Goal of the exercise → Write out the following lines word for word, keeping every number, bracket, and symbol unchanged.

** start **

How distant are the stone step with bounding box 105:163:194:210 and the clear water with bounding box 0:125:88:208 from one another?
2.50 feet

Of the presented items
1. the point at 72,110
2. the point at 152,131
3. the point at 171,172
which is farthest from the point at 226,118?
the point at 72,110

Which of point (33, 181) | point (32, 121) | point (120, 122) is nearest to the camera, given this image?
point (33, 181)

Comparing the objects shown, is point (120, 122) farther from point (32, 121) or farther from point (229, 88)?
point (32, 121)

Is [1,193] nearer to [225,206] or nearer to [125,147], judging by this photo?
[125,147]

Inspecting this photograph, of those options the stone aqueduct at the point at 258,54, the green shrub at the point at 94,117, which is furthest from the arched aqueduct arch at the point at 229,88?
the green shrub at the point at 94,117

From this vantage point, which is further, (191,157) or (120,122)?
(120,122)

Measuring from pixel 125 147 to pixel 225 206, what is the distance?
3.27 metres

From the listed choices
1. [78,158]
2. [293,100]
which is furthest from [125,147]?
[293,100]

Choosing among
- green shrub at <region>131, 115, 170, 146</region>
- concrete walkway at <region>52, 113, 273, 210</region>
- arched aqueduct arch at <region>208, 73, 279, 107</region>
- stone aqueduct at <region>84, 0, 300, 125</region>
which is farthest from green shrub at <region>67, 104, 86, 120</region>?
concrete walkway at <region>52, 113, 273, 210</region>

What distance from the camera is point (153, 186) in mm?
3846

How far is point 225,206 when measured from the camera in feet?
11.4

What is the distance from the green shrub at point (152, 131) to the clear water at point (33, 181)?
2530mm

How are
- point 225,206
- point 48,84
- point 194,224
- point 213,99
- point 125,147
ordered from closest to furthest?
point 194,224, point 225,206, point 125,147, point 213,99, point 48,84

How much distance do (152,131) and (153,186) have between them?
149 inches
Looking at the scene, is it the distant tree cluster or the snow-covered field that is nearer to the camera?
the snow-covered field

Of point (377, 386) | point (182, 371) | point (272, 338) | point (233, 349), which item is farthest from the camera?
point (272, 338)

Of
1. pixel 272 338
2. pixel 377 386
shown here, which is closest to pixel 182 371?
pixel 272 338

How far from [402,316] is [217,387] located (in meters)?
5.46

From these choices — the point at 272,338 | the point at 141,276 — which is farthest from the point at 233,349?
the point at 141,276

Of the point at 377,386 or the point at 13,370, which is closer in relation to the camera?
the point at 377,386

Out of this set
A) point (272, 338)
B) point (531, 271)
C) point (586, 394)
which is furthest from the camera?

** end **

Correct answer →
How distant are the stone step with bounding box 105:163:194:210 and the clear water with bounding box 0:125:88:208 from one another?
2.50 feet

Of the presented items
1. the point at 72,110
2. the point at 152,131
3. the point at 171,172
which is farthest from the point at 226,118?
the point at 72,110

Which of point (33, 181) | point (32, 121) | point (120, 122) is nearest to the camera, given this image?
point (33, 181)

Comparing the objects shown, is point (120, 122) farther from point (32, 121) or farther from point (229, 88)?
point (32, 121)

Is [1,193] nearer to [225,206] or nearer to [125,147], judging by this photo?
[125,147]

Inspecting this photograph, of those options the stone aqueduct at the point at 258,54, the green shrub at the point at 94,117, which is furthest from the arched aqueduct arch at the point at 229,88?
the green shrub at the point at 94,117

From this vantage point, which is further, (191,157) or (120,122)?
(120,122)

Measuring from pixel 125 147 to pixel 225 206, what is the distance?
3.27 metres

From the listed choices
1. [78,158]
2. [293,100]
which is furthest from [125,147]?
[293,100]

Choosing among
- green shrub at <region>131, 115, 170, 146</region>
- concrete walkway at <region>52, 113, 273, 210</region>
- arched aqueduct arch at <region>208, 73, 279, 107</region>
- stone aqueduct at <region>84, 0, 300, 125</region>
which is farthest from green shrub at <region>67, 104, 86, 120</region>?
concrete walkway at <region>52, 113, 273, 210</region>

What distance from the camera is point (153, 186) in mm?
3846

How far is point 225,206 when measured from the camera in feet?
11.4

What is the distance from the green shrub at point (152, 131) to the clear water at point (33, 181)?
2530mm

How are
- point 225,206
- point 48,84
- point 194,224
- point 213,99
- point 125,147
ordered from closest to furthest?
point 194,224, point 225,206, point 125,147, point 213,99, point 48,84

How much distance do (152,131) and (153,186) have between them?
149 inches
Looking at the scene, is it the distant tree cluster or the snow-covered field that is nearer to the camera?
the snow-covered field

Of point (377, 386) | point (182, 371) | point (272, 338) | point (233, 349), which item is farthest from the camera?
point (272, 338)

Of
1. pixel 272 338
2. pixel 377 386
shown here, which is closest to pixel 182 371?
pixel 272 338

How far from [402,316] is [217,387] located (in meters)?
5.46

From these choices — the point at 272,338 | the point at 141,276 — which is farthest from the point at 233,349?
the point at 141,276

Of the point at 377,386 or the point at 13,370, which is closer in relation to the camera?
the point at 377,386

Out of this set
A) point (272, 338)
B) point (531, 271)
C) point (586, 394)
which is furthest from the camera?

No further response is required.